PROBLEM REQUIREMENTS → Copy out word for word the lines of the material below, from the line containing "By looking at" through the end of the material.

(Entries from a data source)
⟨

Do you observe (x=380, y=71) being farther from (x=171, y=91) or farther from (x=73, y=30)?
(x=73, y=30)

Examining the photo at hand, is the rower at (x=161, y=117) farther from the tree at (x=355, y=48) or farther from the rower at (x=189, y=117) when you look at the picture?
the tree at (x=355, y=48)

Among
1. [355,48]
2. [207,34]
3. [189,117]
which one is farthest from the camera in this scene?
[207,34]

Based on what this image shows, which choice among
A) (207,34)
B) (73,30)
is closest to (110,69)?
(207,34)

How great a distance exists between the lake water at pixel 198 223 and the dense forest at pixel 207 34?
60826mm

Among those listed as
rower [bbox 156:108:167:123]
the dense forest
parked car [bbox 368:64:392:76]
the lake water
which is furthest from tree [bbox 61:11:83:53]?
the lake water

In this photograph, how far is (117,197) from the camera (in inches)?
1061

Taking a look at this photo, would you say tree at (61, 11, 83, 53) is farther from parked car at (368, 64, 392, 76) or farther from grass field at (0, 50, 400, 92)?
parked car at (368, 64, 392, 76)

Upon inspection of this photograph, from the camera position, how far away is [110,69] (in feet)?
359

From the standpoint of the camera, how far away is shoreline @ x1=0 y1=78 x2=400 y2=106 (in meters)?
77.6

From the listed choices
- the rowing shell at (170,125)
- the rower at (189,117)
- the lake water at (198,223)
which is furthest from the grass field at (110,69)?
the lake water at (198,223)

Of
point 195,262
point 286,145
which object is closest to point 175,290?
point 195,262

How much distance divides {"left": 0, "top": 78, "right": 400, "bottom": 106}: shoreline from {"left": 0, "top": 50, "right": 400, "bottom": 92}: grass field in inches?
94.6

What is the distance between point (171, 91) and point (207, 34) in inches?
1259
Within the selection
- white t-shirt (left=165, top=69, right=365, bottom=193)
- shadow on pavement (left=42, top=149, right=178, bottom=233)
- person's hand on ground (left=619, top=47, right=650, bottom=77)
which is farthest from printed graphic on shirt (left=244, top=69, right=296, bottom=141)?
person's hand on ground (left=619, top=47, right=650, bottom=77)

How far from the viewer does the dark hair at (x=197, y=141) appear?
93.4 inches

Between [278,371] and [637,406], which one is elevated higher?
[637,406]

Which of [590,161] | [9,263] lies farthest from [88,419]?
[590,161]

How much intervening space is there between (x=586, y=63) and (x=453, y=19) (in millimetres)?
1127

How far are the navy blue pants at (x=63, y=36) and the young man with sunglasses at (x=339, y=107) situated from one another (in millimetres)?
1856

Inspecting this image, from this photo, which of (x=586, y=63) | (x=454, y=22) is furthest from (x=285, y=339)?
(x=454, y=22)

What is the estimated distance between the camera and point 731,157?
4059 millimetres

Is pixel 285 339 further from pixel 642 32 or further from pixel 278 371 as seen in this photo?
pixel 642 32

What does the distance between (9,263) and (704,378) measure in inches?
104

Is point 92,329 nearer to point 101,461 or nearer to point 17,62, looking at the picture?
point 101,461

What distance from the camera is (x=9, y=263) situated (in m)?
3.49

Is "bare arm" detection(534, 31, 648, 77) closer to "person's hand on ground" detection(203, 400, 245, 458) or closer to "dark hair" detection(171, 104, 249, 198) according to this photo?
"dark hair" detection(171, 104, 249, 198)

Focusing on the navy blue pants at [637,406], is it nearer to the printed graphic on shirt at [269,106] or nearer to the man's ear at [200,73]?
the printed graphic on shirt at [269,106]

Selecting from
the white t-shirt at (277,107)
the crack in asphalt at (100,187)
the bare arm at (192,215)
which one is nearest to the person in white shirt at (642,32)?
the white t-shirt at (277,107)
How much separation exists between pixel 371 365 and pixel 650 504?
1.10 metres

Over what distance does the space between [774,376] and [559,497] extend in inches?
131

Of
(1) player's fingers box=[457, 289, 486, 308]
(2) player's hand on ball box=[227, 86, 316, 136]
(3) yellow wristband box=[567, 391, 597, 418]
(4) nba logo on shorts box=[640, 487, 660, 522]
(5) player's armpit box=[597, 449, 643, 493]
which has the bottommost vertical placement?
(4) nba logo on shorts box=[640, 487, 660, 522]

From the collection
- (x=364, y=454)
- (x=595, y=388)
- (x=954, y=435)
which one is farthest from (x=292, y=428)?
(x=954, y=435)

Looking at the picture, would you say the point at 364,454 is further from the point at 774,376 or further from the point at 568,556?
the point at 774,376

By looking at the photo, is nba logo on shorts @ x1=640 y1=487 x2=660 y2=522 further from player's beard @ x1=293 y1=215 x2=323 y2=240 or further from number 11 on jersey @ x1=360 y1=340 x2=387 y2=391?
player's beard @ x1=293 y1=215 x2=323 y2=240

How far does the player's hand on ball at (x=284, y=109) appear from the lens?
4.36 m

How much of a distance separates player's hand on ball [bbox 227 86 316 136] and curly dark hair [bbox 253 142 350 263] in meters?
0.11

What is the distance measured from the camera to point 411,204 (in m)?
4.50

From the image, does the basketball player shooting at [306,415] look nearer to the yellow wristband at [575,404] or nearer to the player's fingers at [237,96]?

⟩

FINISHED ANSWER →
By looking at the photo, is nba logo on shorts @ x1=640 y1=487 x2=660 y2=522 further from player's beard @ x1=293 y1=215 x2=323 y2=240 or further from number 11 on jersey @ x1=360 y1=340 x2=387 y2=391?
player's beard @ x1=293 y1=215 x2=323 y2=240

How far does the player's hand on ball at (x=284, y=109) appear from the lens?
4.36 m

How much of a distance separates player's hand on ball [bbox 227 86 316 136] and curly dark hair [bbox 253 142 350 263] in meters?
0.11

What is the distance measured from the camera to point 411,204 (in m)?
4.50

From the image, does the basketball player shooting at [306,415] look nearer to the yellow wristband at [575,404] or nearer to the player's fingers at [237,96]?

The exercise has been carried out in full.